Somnum benar-benar tentang mengubah perspektif – baik secara visual maupun mental. Saat berdiri di Jembatan Bolshoi Konyushenny yang menawan di atas Sungai Moika, kebanyakan dari kita mencoba untuk melihat sekilas kubah emas St. Petersburg yang bersinar. Katedral Isaac atau saksikan perahu berlayar dengan romantis di atas air di bawah. Namun sebaliknya, pemandu menarik perhatian kita ke rumah hijau di 35 Moika Embankment yang dulunya milik Pangeran Alexei Arakcheyev, seorang komandan militer terkemuka Rusia. Namanya identik dengan batasan yang keras dan seringkali sama sekali tidak berdasar. Caranya yang menindas dan brutal dalam menghadapi tentaranya bahkan mendapat namanya sendiri, arakcheevschina. Label yang tidak menarik ini masih digunakan di Rusia, dan sayangnya fenomena itu terus berlanjut. Tetapi apakah mungkin melihat Arakcheyev secara berbeda?

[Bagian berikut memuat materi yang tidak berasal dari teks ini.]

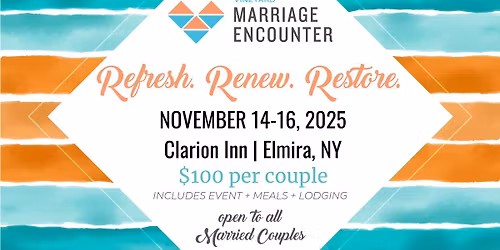 Marriage Encounter Weekend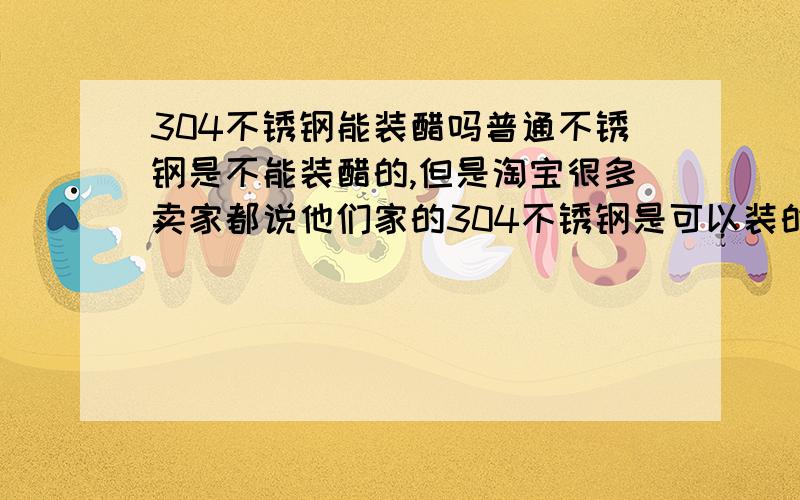 304不锈钢能装醋吗普通不锈钢是不能装醋的,但是淘宝很多卖家都说他们家的304不锈钢是可以装的.304不锈钢真的不会与醋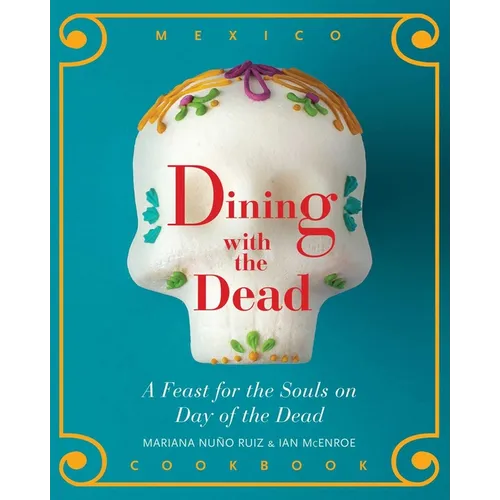 Dining with the Dead: A Feast for the Souls on Day of the Dead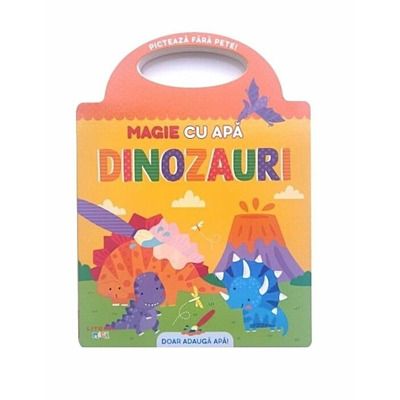 Magie cu apa. Dinozauri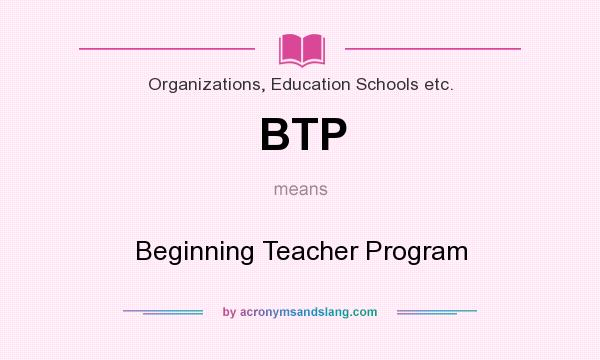 What does BTP mean? It stands for Beginning Teacher Program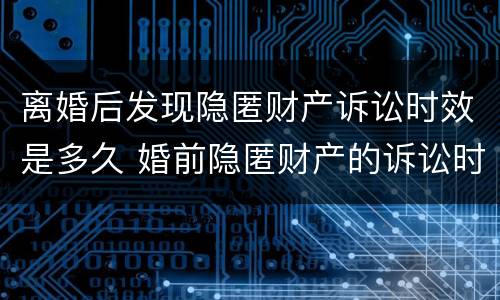 离婚后发现隐匿财产诉讼时效是多久 婚前隐匿财产的诉讼时效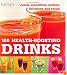 100 Health-Boosting Drinks (Hamlyn)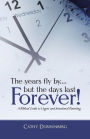The Years Fly By....But the Days Last Forever!: A Biblical Guide to Urgent and Intentional Parenting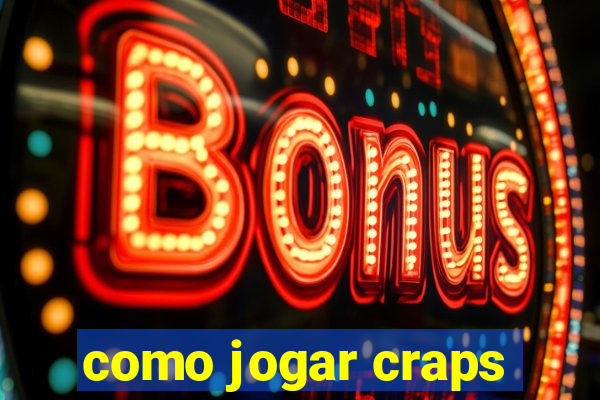 como jogar craps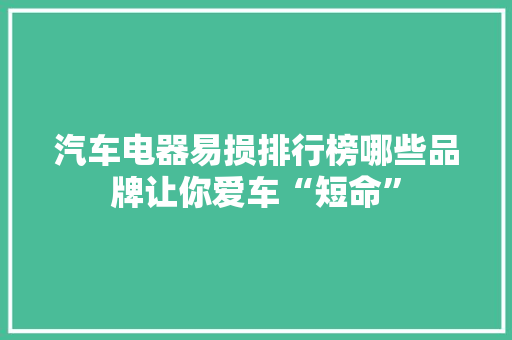汽车电器易损排行榜哪些品牌让你爱车“短命”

“Pria ini memiliki kepribadian yang jauh lebih kompleks daripada yang ditunjukkan oleh reputasi satu dimensinya,” kata St. Sejarawan Petersburg, Lev Lurye, dalam panduan audio. Memang benar, dia tidak perlu brutal dan kejam dalam menghukum para prajurit, tetapi Arakcheyev-lah yang mempersiapkan tentara Rusia untuk perang Napoleon. Dia bisa mengubah hampir semua kelompok gelandangan jalanan, gangster, dan preman menjadi unit siap tempur hanya dalam beberapa minggu.”
Seperti St. Petersburg aktris Yekaterina Reshetnikova, yang menghadiri Somnum sebagai penonton, mengatakan kepada The Moscow Times: “Kami terbiasa dengan gagasan bahwa ‘teater’ adalah saat kami duduk di aula dan menonton pertunjukan. Tapi di sini sangat berbeda. Kita harus menyalakan dan sepenuhnya melibatkan ingatan kita, asosiasi kita, emosi kita, ”katanya. “Dalam arti tertentu, kami selalu membuat film kami sendiri dalam pikiran kami sepanjang hidup kami.”
Untuk informasi lebih lanjut tentang pertunjukan dan penjualan tiket, lihat situs web.